Subida das águas e preocupação

O nível do rio Negro ainda nem parou de subir e já bate a segunda maior cota histórica no porto de Manaus, com a marca de 29,77 metros até o dia 20 de maio, ficando atrás apenas da cota de 29,97 metros registrada em maio de 2012.

Por consequência da subida das águas, parte da população de Manaus atingida pelas cheias que ocorre todos os anos precisa de alguma forma contornar a situação até que tudo volte à normalidade. Famílias que vivem em situação de risco, carentes e de baixa renda são, geralmente, as que mais sofrem e dependem da ajuda desses benefícios e de políticas públicas para a população.

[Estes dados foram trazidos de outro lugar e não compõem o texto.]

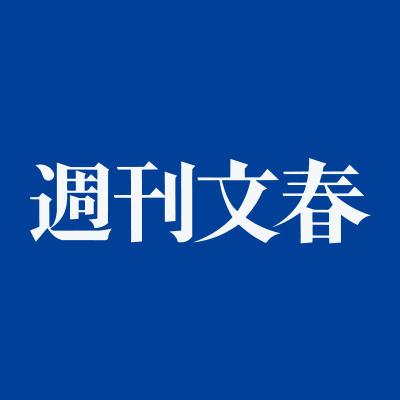 icon16128160533_表紙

Um exemplo da angústia vivida por essas famílias foi a situação registada pela REVISTA CENARIUM pelos moradores do beco Inocência Araújo, bairro Educandos, zona Sul de Manaus, no último dia 06 de maio, quando moradores reivindicavam construção de mais pontes para terem acesso às residências e madeiras para levantar o piso das casas.

“A situação é complicada, precisamos de ajuda e não temos para onde ir. Pedimos ajuda do prefeito, pois votamos nele e, na hora que a gente mais precisa, ele não está do nosso lado”, reivindicou o morador Márcio José que, até então, buscava ajuda para mais acesso no local.

Assim como alega a DPE, os moradores ressaltaram que o valor estimado de R$ 300 é muito pouco e, certamente, não atenderá as necessidades reais das famílias em situação de risco e afetadas pela cheia. “A gente não tem para onde ir e com o valor desse auxílio não tem como alugar”, pontuou seu Márcio.

Situação atual

Em contato com o líder comunitário do bairro e presidente do Instituto de Cidadania e Desenvolvimento Social do Estado do Amazonas (Icdsam), Gil Eanes, a informação repassada para a equipe de reportagem é que, até o momento, a prefeitura teria realizado a construção de pontes em locais onde há muitas famílias com casas alagadas e aguardando o auxílio. “Até o momento a prefeitura conseguiu fazer pontes em seis becos, mas ainda faltam pontes em outros quatro. Há muitas casas alagadas e as pessoas ainda estão aguardando o auxílio-aluguel e o SOS enchente para comparem madeira e fazer marombas”, conta Gil.

Alternativa

A Câmara Municipal de Manaus buscou como opção mais célere a elaboração do “Auxílio Operação Cheia 2021”. A alternativa foi aprovada na última segunda-feira, 17, e visa destinar o valor de R$ 200 (durante dois meses) para as famílias atingidas pela subida do rio Negro. O valor será somado aos R$ 300 do auxílio-aluguel recomendado pela (DPE) para ser reajustado, totalizando a quantia de R$ 500.

A Defensoria Pública do Estado recomendou auxílio humanitário para as famílias afetadas, distribuição de água potável, alimentos, materiais de higiene e limpeza, máscaras e álcool em gel 70% para a proteção contra a Covid-19, além de itens como colchões, redes, travesseiros e roupas de cama.

Para os bairros como Presidente Vargas, zona Sul de Manaus, e Centro, foi aconselhado ainda que a prefeitura realize medidas de controle e manejo ambiental e da fauna existentes nos locais citados. As recomendações foram assinadas pelo Núcleo de Moradia e Fundiário da Defensoria (Numaf), junto com a Defensoria de 1ª Instância Especializada no Atendimento ao Idoso e o Núcleo de Defesa do Consumidor (Nudecon).